The implementation of the USMCA trade pact in July adds certainty to North American commerce for the first time since 2016, Ottensmeyer told the North East Association of Rail Shippers conference on Wednesday.

For the past decade Mexico has been gaining manufacturing as companies shifted operations to lower-cost countries outside of China. 

“The confluence of these events presents a unique opportunity for North America to emerge as an even more powerful force in global manufacturing and trade,” Ottensmeyer says.

And that’s good news for KCS. The railroad’s fastest-growing segment is cross-border traffic, which now total about 40% of the railway’s volume when Union Pacific interchange at the Laredo, Texas, gateway is included.

Two of the top three cross-border growth opportunities – petroleum products from Gulf Coast refineries and grain grown in the Midwest – are exports from the U.S. to Mexico, Ottensmeyer notes.
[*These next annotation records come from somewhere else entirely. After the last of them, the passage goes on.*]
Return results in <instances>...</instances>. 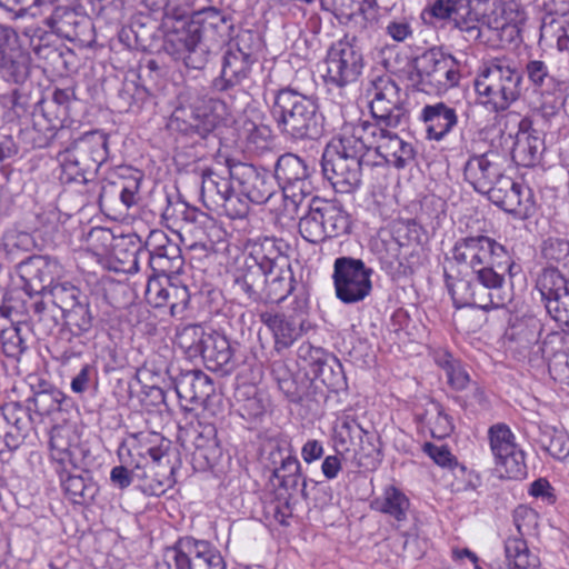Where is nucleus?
<instances>
[{
	"instance_id": "f257e3e1",
	"label": "nucleus",
	"mask_w": 569,
	"mask_h": 569,
	"mask_svg": "<svg viewBox=\"0 0 569 569\" xmlns=\"http://www.w3.org/2000/svg\"><path fill=\"white\" fill-rule=\"evenodd\" d=\"M233 28L230 12L206 7L192 12L189 21L181 27L169 31L163 48L187 68L201 70L208 63L211 48L232 39Z\"/></svg>"
},
{
	"instance_id": "f03ea898",
	"label": "nucleus",
	"mask_w": 569,
	"mask_h": 569,
	"mask_svg": "<svg viewBox=\"0 0 569 569\" xmlns=\"http://www.w3.org/2000/svg\"><path fill=\"white\" fill-rule=\"evenodd\" d=\"M366 156L353 122H347L342 126L340 134L323 150V177L337 192L350 193L361 183V167L370 164Z\"/></svg>"
},
{
	"instance_id": "7ed1b4c3",
	"label": "nucleus",
	"mask_w": 569,
	"mask_h": 569,
	"mask_svg": "<svg viewBox=\"0 0 569 569\" xmlns=\"http://www.w3.org/2000/svg\"><path fill=\"white\" fill-rule=\"evenodd\" d=\"M522 73L515 60L497 57L480 69L475 79L477 102L487 111L501 113L521 96Z\"/></svg>"
},
{
	"instance_id": "20e7f679",
	"label": "nucleus",
	"mask_w": 569,
	"mask_h": 569,
	"mask_svg": "<svg viewBox=\"0 0 569 569\" xmlns=\"http://www.w3.org/2000/svg\"><path fill=\"white\" fill-rule=\"evenodd\" d=\"M271 114L280 132L292 140L317 139L322 133L317 103L296 90H278Z\"/></svg>"
},
{
	"instance_id": "39448f33",
	"label": "nucleus",
	"mask_w": 569,
	"mask_h": 569,
	"mask_svg": "<svg viewBox=\"0 0 569 569\" xmlns=\"http://www.w3.org/2000/svg\"><path fill=\"white\" fill-rule=\"evenodd\" d=\"M452 258L458 264L470 268L475 276L482 270H502L513 278L521 271L503 244L483 234L458 239L452 248Z\"/></svg>"
},
{
	"instance_id": "423d86ee",
	"label": "nucleus",
	"mask_w": 569,
	"mask_h": 569,
	"mask_svg": "<svg viewBox=\"0 0 569 569\" xmlns=\"http://www.w3.org/2000/svg\"><path fill=\"white\" fill-rule=\"evenodd\" d=\"M322 79L328 91L339 94L360 78L365 68V59L356 37L345 36L335 41L325 58Z\"/></svg>"
},
{
	"instance_id": "0eeeda50",
	"label": "nucleus",
	"mask_w": 569,
	"mask_h": 569,
	"mask_svg": "<svg viewBox=\"0 0 569 569\" xmlns=\"http://www.w3.org/2000/svg\"><path fill=\"white\" fill-rule=\"evenodd\" d=\"M353 127L361 144H363L365 153L372 150L381 159L380 161L370 162V164L383 162L397 169H403L413 161L416 151L412 144L390 131L389 127H380L366 120L353 122Z\"/></svg>"
},
{
	"instance_id": "6e6552de",
	"label": "nucleus",
	"mask_w": 569,
	"mask_h": 569,
	"mask_svg": "<svg viewBox=\"0 0 569 569\" xmlns=\"http://www.w3.org/2000/svg\"><path fill=\"white\" fill-rule=\"evenodd\" d=\"M230 166L221 172L206 169L201 174V196L206 206L219 210L230 219H243L249 213L247 200L242 199L234 187Z\"/></svg>"
},
{
	"instance_id": "1a4fd4ad",
	"label": "nucleus",
	"mask_w": 569,
	"mask_h": 569,
	"mask_svg": "<svg viewBox=\"0 0 569 569\" xmlns=\"http://www.w3.org/2000/svg\"><path fill=\"white\" fill-rule=\"evenodd\" d=\"M417 76L420 89L440 94L459 84V63L455 57L431 48L417 59Z\"/></svg>"
},
{
	"instance_id": "9d476101",
	"label": "nucleus",
	"mask_w": 569,
	"mask_h": 569,
	"mask_svg": "<svg viewBox=\"0 0 569 569\" xmlns=\"http://www.w3.org/2000/svg\"><path fill=\"white\" fill-rule=\"evenodd\" d=\"M157 569H226V561L209 541L186 538L166 550Z\"/></svg>"
},
{
	"instance_id": "9b49d317",
	"label": "nucleus",
	"mask_w": 569,
	"mask_h": 569,
	"mask_svg": "<svg viewBox=\"0 0 569 569\" xmlns=\"http://www.w3.org/2000/svg\"><path fill=\"white\" fill-rule=\"evenodd\" d=\"M373 271L361 259L339 257L333 262L332 280L337 298L352 305L365 300L372 290Z\"/></svg>"
},
{
	"instance_id": "f8f14e48",
	"label": "nucleus",
	"mask_w": 569,
	"mask_h": 569,
	"mask_svg": "<svg viewBox=\"0 0 569 569\" xmlns=\"http://www.w3.org/2000/svg\"><path fill=\"white\" fill-rule=\"evenodd\" d=\"M170 441L156 432L131 433L120 443L117 455L121 463L148 471L152 463H160L167 456Z\"/></svg>"
},
{
	"instance_id": "ddd939ff",
	"label": "nucleus",
	"mask_w": 569,
	"mask_h": 569,
	"mask_svg": "<svg viewBox=\"0 0 569 569\" xmlns=\"http://www.w3.org/2000/svg\"><path fill=\"white\" fill-rule=\"evenodd\" d=\"M538 519V513L527 506H519L513 511L518 535L505 541V555L507 561L517 569H538L540 565L539 558L529 550L525 539L537 533Z\"/></svg>"
},
{
	"instance_id": "4468645a",
	"label": "nucleus",
	"mask_w": 569,
	"mask_h": 569,
	"mask_svg": "<svg viewBox=\"0 0 569 569\" xmlns=\"http://www.w3.org/2000/svg\"><path fill=\"white\" fill-rule=\"evenodd\" d=\"M370 111L380 127L398 128L408 121V112L402 103L400 89L388 77L372 82Z\"/></svg>"
},
{
	"instance_id": "2eb2a0df",
	"label": "nucleus",
	"mask_w": 569,
	"mask_h": 569,
	"mask_svg": "<svg viewBox=\"0 0 569 569\" xmlns=\"http://www.w3.org/2000/svg\"><path fill=\"white\" fill-rule=\"evenodd\" d=\"M490 449L496 469L501 478L521 479L527 475L525 453L515 443V436L508 426L498 423L488 431Z\"/></svg>"
},
{
	"instance_id": "dca6fc26",
	"label": "nucleus",
	"mask_w": 569,
	"mask_h": 569,
	"mask_svg": "<svg viewBox=\"0 0 569 569\" xmlns=\"http://www.w3.org/2000/svg\"><path fill=\"white\" fill-rule=\"evenodd\" d=\"M311 171L305 159L293 153L280 156L274 167V179L282 187L287 198L301 201L312 192Z\"/></svg>"
},
{
	"instance_id": "f3484780",
	"label": "nucleus",
	"mask_w": 569,
	"mask_h": 569,
	"mask_svg": "<svg viewBox=\"0 0 569 569\" xmlns=\"http://www.w3.org/2000/svg\"><path fill=\"white\" fill-rule=\"evenodd\" d=\"M230 174L238 187V194L250 202H267L274 191L273 178L264 170L252 164L238 162L230 166Z\"/></svg>"
},
{
	"instance_id": "a211bd4d",
	"label": "nucleus",
	"mask_w": 569,
	"mask_h": 569,
	"mask_svg": "<svg viewBox=\"0 0 569 569\" xmlns=\"http://www.w3.org/2000/svg\"><path fill=\"white\" fill-rule=\"evenodd\" d=\"M293 313H260V321L271 330L277 351L289 348L305 331L307 316V300L299 299L296 302Z\"/></svg>"
},
{
	"instance_id": "6ab92c4d",
	"label": "nucleus",
	"mask_w": 569,
	"mask_h": 569,
	"mask_svg": "<svg viewBox=\"0 0 569 569\" xmlns=\"http://www.w3.org/2000/svg\"><path fill=\"white\" fill-rule=\"evenodd\" d=\"M492 203L519 219L530 217L535 211L533 192L528 186L515 182L505 176L488 193Z\"/></svg>"
},
{
	"instance_id": "aec40b11",
	"label": "nucleus",
	"mask_w": 569,
	"mask_h": 569,
	"mask_svg": "<svg viewBox=\"0 0 569 569\" xmlns=\"http://www.w3.org/2000/svg\"><path fill=\"white\" fill-rule=\"evenodd\" d=\"M20 277L23 281V291L27 296L47 295L62 273L61 264L46 256H33L20 266Z\"/></svg>"
},
{
	"instance_id": "412c9836",
	"label": "nucleus",
	"mask_w": 569,
	"mask_h": 569,
	"mask_svg": "<svg viewBox=\"0 0 569 569\" xmlns=\"http://www.w3.org/2000/svg\"><path fill=\"white\" fill-rule=\"evenodd\" d=\"M62 317L64 318V329L61 331V338L70 345L69 348L64 349L63 357L70 359L80 356L90 340L93 317L88 299L63 312Z\"/></svg>"
},
{
	"instance_id": "4be33fe9",
	"label": "nucleus",
	"mask_w": 569,
	"mask_h": 569,
	"mask_svg": "<svg viewBox=\"0 0 569 569\" xmlns=\"http://www.w3.org/2000/svg\"><path fill=\"white\" fill-rule=\"evenodd\" d=\"M299 357L307 362L312 379L319 380L328 389L338 391L346 385L341 363L338 359L329 357L322 348L303 343L299 348Z\"/></svg>"
},
{
	"instance_id": "5701e85b",
	"label": "nucleus",
	"mask_w": 569,
	"mask_h": 569,
	"mask_svg": "<svg viewBox=\"0 0 569 569\" xmlns=\"http://www.w3.org/2000/svg\"><path fill=\"white\" fill-rule=\"evenodd\" d=\"M505 273L500 271H483L475 276L470 307L488 311L507 306L511 301V293L505 288Z\"/></svg>"
},
{
	"instance_id": "b1692460",
	"label": "nucleus",
	"mask_w": 569,
	"mask_h": 569,
	"mask_svg": "<svg viewBox=\"0 0 569 569\" xmlns=\"http://www.w3.org/2000/svg\"><path fill=\"white\" fill-rule=\"evenodd\" d=\"M257 61L248 58V54L237 53L227 49L221 61V72L212 80L211 89L217 93H226L232 97L247 81L251 68Z\"/></svg>"
},
{
	"instance_id": "393cba45",
	"label": "nucleus",
	"mask_w": 569,
	"mask_h": 569,
	"mask_svg": "<svg viewBox=\"0 0 569 569\" xmlns=\"http://www.w3.org/2000/svg\"><path fill=\"white\" fill-rule=\"evenodd\" d=\"M218 123L217 116L201 107H178L169 120V128L191 138L206 139Z\"/></svg>"
},
{
	"instance_id": "a878e982",
	"label": "nucleus",
	"mask_w": 569,
	"mask_h": 569,
	"mask_svg": "<svg viewBox=\"0 0 569 569\" xmlns=\"http://www.w3.org/2000/svg\"><path fill=\"white\" fill-rule=\"evenodd\" d=\"M79 161L90 176H96L108 159V137L99 130L83 133L66 148Z\"/></svg>"
},
{
	"instance_id": "bb28decb",
	"label": "nucleus",
	"mask_w": 569,
	"mask_h": 569,
	"mask_svg": "<svg viewBox=\"0 0 569 569\" xmlns=\"http://www.w3.org/2000/svg\"><path fill=\"white\" fill-rule=\"evenodd\" d=\"M498 159L499 156L496 152H486L469 158L463 174L476 191L488 194L498 180L505 177L501 173Z\"/></svg>"
},
{
	"instance_id": "cd10ccee",
	"label": "nucleus",
	"mask_w": 569,
	"mask_h": 569,
	"mask_svg": "<svg viewBox=\"0 0 569 569\" xmlns=\"http://www.w3.org/2000/svg\"><path fill=\"white\" fill-rule=\"evenodd\" d=\"M44 24L52 33L70 41L84 40L91 28L88 16L67 6L57 7L51 16L44 19Z\"/></svg>"
},
{
	"instance_id": "c85d7f7f",
	"label": "nucleus",
	"mask_w": 569,
	"mask_h": 569,
	"mask_svg": "<svg viewBox=\"0 0 569 569\" xmlns=\"http://www.w3.org/2000/svg\"><path fill=\"white\" fill-rule=\"evenodd\" d=\"M289 250L290 246L283 239L263 237L249 246V253L246 258L271 272L291 267L288 257Z\"/></svg>"
},
{
	"instance_id": "c756f323",
	"label": "nucleus",
	"mask_w": 569,
	"mask_h": 569,
	"mask_svg": "<svg viewBox=\"0 0 569 569\" xmlns=\"http://www.w3.org/2000/svg\"><path fill=\"white\" fill-rule=\"evenodd\" d=\"M530 127L531 121L529 119L525 118L520 120L511 150L513 161L522 167L535 166L539 161L543 150V141Z\"/></svg>"
},
{
	"instance_id": "7c9ffc66",
	"label": "nucleus",
	"mask_w": 569,
	"mask_h": 569,
	"mask_svg": "<svg viewBox=\"0 0 569 569\" xmlns=\"http://www.w3.org/2000/svg\"><path fill=\"white\" fill-rule=\"evenodd\" d=\"M199 357L209 370L229 372L232 369L233 350L230 341L216 330H208Z\"/></svg>"
},
{
	"instance_id": "2f4dec72",
	"label": "nucleus",
	"mask_w": 569,
	"mask_h": 569,
	"mask_svg": "<svg viewBox=\"0 0 569 569\" xmlns=\"http://www.w3.org/2000/svg\"><path fill=\"white\" fill-rule=\"evenodd\" d=\"M178 397L190 403L202 405L214 392L212 380L200 370L182 372L174 382Z\"/></svg>"
},
{
	"instance_id": "473e14b6",
	"label": "nucleus",
	"mask_w": 569,
	"mask_h": 569,
	"mask_svg": "<svg viewBox=\"0 0 569 569\" xmlns=\"http://www.w3.org/2000/svg\"><path fill=\"white\" fill-rule=\"evenodd\" d=\"M29 76V59L7 43V31L0 27V77L8 82L23 83Z\"/></svg>"
},
{
	"instance_id": "72a5a7b5",
	"label": "nucleus",
	"mask_w": 569,
	"mask_h": 569,
	"mask_svg": "<svg viewBox=\"0 0 569 569\" xmlns=\"http://www.w3.org/2000/svg\"><path fill=\"white\" fill-rule=\"evenodd\" d=\"M421 118L426 124L427 138L436 141L442 140L458 122L456 110L443 102L426 106Z\"/></svg>"
},
{
	"instance_id": "f704fd0d",
	"label": "nucleus",
	"mask_w": 569,
	"mask_h": 569,
	"mask_svg": "<svg viewBox=\"0 0 569 569\" xmlns=\"http://www.w3.org/2000/svg\"><path fill=\"white\" fill-rule=\"evenodd\" d=\"M318 213L323 220V227L329 239L346 234L350 231L351 221L349 213L342 204L333 200L313 198Z\"/></svg>"
},
{
	"instance_id": "c9c22d12",
	"label": "nucleus",
	"mask_w": 569,
	"mask_h": 569,
	"mask_svg": "<svg viewBox=\"0 0 569 569\" xmlns=\"http://www.w3.org/2000/svg\"><path fill=\"white\" fill-rule=\"evenodd\" d=\"M13 311H18L17 306L9 305L7 301L0 306V341L7 357L18 358L27 346L19 327L10 318Z\"/></svg>"
},
{
	"instance_id": "e433bc0d",
	"label": "nucleus",
	"mask_w": 569,
	"mask_h": 569,
	"mask_svg": "<svg viewBox=\"0 0 569 569\" xmlns=\"http://www.w3.org/2000/svg\"><path fill=\"white\" fill-rule=\"evenodd\" d=\"M57 469L60 475L61 486L73 503L86 505L92 501L98 493L97 483L87 475H73L70 470Z\"/></svg>"
},
{
	"instance_id": "4c0bfd02",
	"label": "nucleus",
	"mask_w": 569,
	"mask_h": 569,
	"mask_svg": "<svg viewBox=\"0 0 569 569\" xmlns=\"http://www.w3.org/2000/svg\"><path fill=\"white\" fill-rule=\"evenodd\" d=\"M268 272L256 262L244 258L243 266L238 270L234 283L249 300L260 302L268 279Z\"/></svg>"
},
{
	"instance_id": "58836bf2",
	"label": "nucleus",
	"mask_w": 569,
	"mask_h": 569,
	"mask_svg": "<svg viewBox=\"0 0 569 569\" xmlns=\"http://www.w3.org/2000/svg\"><path fill=\"white\" fill-rule=\"evenodd\" d=\"M370 507L375 511L402 522L407 520L410 501L399 488L390 485L385 487L382 493L370 502Z\"/></svg>"
},
{
	"instance_id": "ea45409f",
	"label": "nucleus",
	"mask_w": 569,
	"mask_h": 569,
	"mask_svg": "<svg viewBox=\"0 0 569 569\" xmlns=\"http://www.w3.org/2000/svg\"><path fill=\"white\" fill-rule=\"evenodd\" d=\"M264 290L260 302L279 303L283 301L295 288V277L291 267L268 272Z\"/></svg>"
},
{
	"instance_id": "a19ab883",
	"label": "nucleus",
	"mask_w": 569,
	"mask_h": 569,
	"mask_svg": "<svg viewBox=\"0 0 569 569\" xmlns=\"http://www.w3.org/2000/svg\"><path fill=\"white\" fill-rule=\"evenodd\" d=\"M536 288L548 310L551 302L559 300L562 292L569 290V280L557 268H545L537 277Z\"/></svg>"
},
{
	"instance_id": "79ce46f5",
	"label": "nucleus",
	"mask_w": 569,
	"mask_h": 569,
	"mask_svg": "<svg viewBox=\"0 0 569 569\" xmlns=\"http://www.w3.org/2000/svg\"><path fill=\"white\" fill-rule=\"evenodd\" d=\"M50 457L58 465L57 469L77 468L71 452L70 431L62 427H53L50 432Z\"/></svg>"
},
{
	"instance_id": "37998d69",
	"label": "nucleus",
	"mask_w": 569,
	"mask_h": 569,
	"mask_svg": "<svg viewBox=\"0 0 569 569\" xmlns=\"http://www.w3.org/2000/svg\"><path fill=\"white\" fill-rule=\"evenodd\" d=\"M149 267L159 276L178 273L183 266L181 250L177 243H171L161 251L149 257Z\"/></svg>"
},
{
	"instance_id": "c03bdc74",
	"label": "nucleus",
	"mask_w": 569,
	"mask_h": 569,
	"mask_svg": "<svg viewBox=\"0 0 569 569\" xmlns=\"http://www.w3.org/2000/svg\"><path fill=\"white\" fill-rule=\"evenodd\" d=\"M367 436L368 432L356 419L343 417L336 427L335 442L341 451L350 452L352 447L359 445Z\"/></svg>"
},
{
	"instance_id": "a18cd8bd",
	"label": "nucleus",
	"mask_w": 569,
	"mask_h": 569,
	"mask_svg": "<svg viewBox=\"0 0 569 569\" xmlns=\"http://www.w3.org/2000/svg\"><path fill=\"white\" fill-rule=\"evenodd\" d=\"M51 297L52 303L66 312L88 299L81 290L69 281H57L47 293Z\"/></svg>"
},
{
	"instance_id": "49530a36",
	"label": "nucleus",
	"mask_w": 569,
	"mask_h": 569,
	"mask_svg": "<svg viewBox=\"0 0 569 569\" xmlns=\"http://www.w3.org/2000/svg\"><path fill=\"white\" fill-rule=\"evenodd\" d=\"M298 227L301 237L310 243L317 244L329 239L313 200L309 204L308 212L300 218Z\"/></svg>"
},
{
	"instance_id": "de8ad7c7",
	"label": "nucleus",
	"mask_w": 569,
	"mask_h": 569,
	"mask_svg": "<svg viewBox=\"0 0 569 569\" xmlns=\"http://www.w3.org/2000/svg\"><path fill=\"white\" fill-rule=\"evenodd\" d=\"M207 335L208 330L202 326L188 325L178 330L176 342L189 358H196L201 353Z\"/></svg>"
},
{
	"instance_id": "09e8293b",
	"label": "nucleus",
	"mask_w": 569,
	"mask_h": 569,
	"mask_svg": "<svg viewBox=\"0 0 569 569\" xmlns=\"http://www.w3.org/2000/svg\"><path fill=\"white\" fill-rule=\"evenodd\" d=\"M539 441L542 448L553 458L558 460L569 459V437L563 431L545 426L541 428Z\"/></svg>"
},
{
	"instance_id": "8fccbe9b",
	"label": "nucleus",
	"mask_w": 569,
	"mask_h": 569,
	"mask_svg": "<svg viewBox=\"0 0 569 569\" xmlns=\"http://www.w3.org/2000/svg\"><path fill=\"white\" fill-rule=\"evenodd\" d=\"M536 92L539 96L536 110L545 120L550 121L560 112L565 103L560 86H551Z\"/></svg>"
},
{
	"instance_id": "3c124183",
	"label": "nucleus",
	"mask_w": 569,
	"mask_h": 569,
	"mask_svg": "<svg viewBox=\"0 0 569 569\" xmlns=\"http://www.w3.org/2000/svg\"><path fill=\"white\" fill-rule=\"evenodd\" d=\"M526 74L528 81L532 86L535 92L551 86H560L558 81L549 70L548 64L538 59L529 60L526 64Z\"/></svg>"
},
{
	"instance_id": "603ef678",
	"label": "nucleus",
	"mask_w": 569,
	"mask_h": 569,
	"mask_svg": "<svg viewBox=\"0 0 569 569\" xmlns=\"http://www.w3.org/2000/svg\"><path fill=\"white\" fill-rule=\"evenodd\" d=\"M262 46V39L258 31L250 29L240 30L232 41L229 43L230 50L237 53H243L248 58L257 61L256 53L260 50Z\"/></svg>"
},
{
	"instance_id": "864d4df0",
	"label": "nucleus",
	"mask_w": 569,
	"mask_h": 569,
	"mask_svg": "<svg viewBox=\"0 0 569 569\" xmlns=\"http://www.w3.org/2000/svg\"><path fill=\"white\" fill-rule=\"evenodd\" d=\"M1 428L9 427L19 431H29L31 416L29 411L19 403H9L3 407V416L0 418Z\"/></svg>"
},
{
	"instance_id": "5fc2aeb1",
	"label": "nucleus",
	"mask_w": 569,
	"mask_h": 569,
	"mask_svg": "<svg viewBox=\"0 0 569 569\" xmlns=\"http://www.w3.org/2000/svg\"><path fill=\"white\" fill-rule=\"evenodd\" d=\"M61 157V180L66 182H89L94 176H90L89 171L80 164V161L67 149L60 153Z\"/></svg>"
},
{
	"instance_id": "6e6d98bb",
	"label": "nucleus",
	"mask_w": 569,
	"mask_h": 569,
	"mask_svg": "<svg viewBox=\"0 0 569 569\" xmlns=\"http://www.w3.org/2000/svg\"><path fill=\"white\" fill-rule=\"evenodd\" d=\"M541 254L550 262L569 266V240L549 237L541 244Z\"/></svg>"
},
{
	"instance_id": "4d7b16f0",
	"label": "nucleus",
	"mask_w": 569,
	"mask_h": 569,
	"mask_svg": "<svg viewBox=\"0 0 569 569\" xmlns=\"http://www.w3.org/2000/svg\"><path fill=\"white\" fill-rule=\"evenodd\" d=\"M350 452L353 453L358 467L373 470L380 462V452L368 436L362 438L359 445L353 446Z\"/></svg>"
},
{
	"instance_id": "13d9d810",
	"label": "nucleus",
	"mask_w": 569,
	"mask_h": 569,
	"mask_svg": "<svg viewBox=\"0 0 569 569\" xmlns=\"http://www.w3.org/2000/svg\"><path fill=\"white\" fill-rule=\"evenodd\" d=\"M23 310L31 318L32 321L43 323L48 330L57 326V320L49 317L47 312V305L39 299V296H28V300H23Z\"/></svg>"
},
{
	"instance_id": "bf43d9fd",
	"label": "nucleus",
	"mask_w": 569,
	"mask_h": 569,
	"mask_svg": "<svg viewBox=\"0 0 569 569\" xmlns=\"http://www.w3.org/2000/svg\"><path fill=\"white\" fill-rule=\"evenodd\" d=\"M466 1L467 0H436L425 12L438 20H450L453 22L459 11L466 9Z\"/></svg>"
},
{
	"instance_id": "052dcab7",
	"label": "nucleus",
	"mask_w": 569,
	"mask_h": 569,
	"mask_svg": "<svg viewBox=\"0 0 569 569\" xmlns=\"http://www.w3.org/2000/svg\"><path fill=\"white\" fill-rule=\"evenodd\" d=\"M296 455L290 442L286 440L276 441L270 445V449L267 453L266 460L267 466L272 470L280 469L288 461L295 459Z\"/></svg>"
},
{
	"instance_id": "680f3d73",
	"label": "nucleus",
	"mask_w": 569,
	"mask_h": 569,
	"mask_svg": "<svg viewBox=\"0 0 569 569\" xmlns=\"http://www.w3.org/2000/svg\"><path fill=\"white\" fill-rule=\"evenodd\" d=\"M147 478L148 471L143 469L131 468L124 463L113 467L110 472V481L119 489H126L134 480H146Z\"/></svg>"
},
{
	"instance_id": "e2e57ef3",
	"label": "nucleus",
	"mask_w": 569,
	"mask_h": 569,
	"mask_svg": "<svg viewBox=\"0 0 569 569\" xmlns=\"http://www.w3.org/2000/svg\"><path fill=\"white\" fill-rule=\"evenodd\" d=\"M301 466L297 457L287 465L273 471V478L279 480L280 487L286 490H296L301 479Z\"/></svg>"
},
{
	"instance_id": "0e129e2a",
	"label": "nucleus",
	"mask_w": 569,
	"mask_h": 569,
	"mask_svg": "<svg viewBox=\"0 0 569 569\" xmlns=\"http://www.w3.org/2000/svg\"><path fill=\"white\" fill-rule=\"evenodd\" d=\"M173 243L168 236L162 230H152L150 231L147 240L144 242V250H139L137 254H133L132 267L136 271L139 270L138 259L139 257H146L149 260V257L156 252L161 251L164 247Z\"/></svg>"
},
{
	"instance_id": "69168bd1",
	"label": "nucleus",
	"mask_w": 569,
	"mask_h": 569,
	"mask_svg": "<svg viewBox=\"0 0 569 569\" xmlns=\"http://www.w3.org/2000/svg\"><path fill=\"white\" fill-rule=\"evenodd\" d=\"M63 393L58 389L41 390L34 393V406L37 411L49 415L60 409Z\"/></svg>"
},
{
	"instance_id": "338daca9",
	"label": "nucleus",
	"mask_w": 569,
	"mask_h": 569,
	"mask_svg": "<svg viewBox=\"0 0 569 569\" xmlns=\"http://www.w3.org/2000/svg\"><path fill=\"white\" fill-rule=\"evenodd\" d=\"M190 300V293L184 284L168 283L167 306L172 316L181 315Z\"/></svg>"
},
{
	"instance_id": "774afa93",
	"label": "nucleus",
	"mask_w": 569,
	"mask_h": 569,
	"mask_svg": "<svg viewBox=\"0 0 569 569\" xmlns=\"http://www.w3.org/2000/svg\"><path fill=\"white\" fill-rule=\"evenodd\" d=\"M383 30L396 42H405L413 37L411 20L406 17L390 19Z\"/></svg>"
}]
</instances>
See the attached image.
KCS remains optimistic that double-digit percentage growth in cross border traffic will continue, particularly as shipments of gasoline and other refined products are expected to surge as more storage tanks and terminals are built in Mexico.

And that’s why KCS is proceeding with plans to build a second span over the Rio Grande at Laredo to effectively double capacity at what is already North America’s busiest rail border crossing. 

Ottensmeyer, who unveiled an artist’s rendering of the proposed bridge to be built alongside the existing single-track International Railway Bridge, says the railway hopes to complete the project within three years.

Like other capacity expansion projects, the bridge is not being built on speculative growth. Rather, Ottensmeyer says, capacity projects are being done in concert with customer forecasts.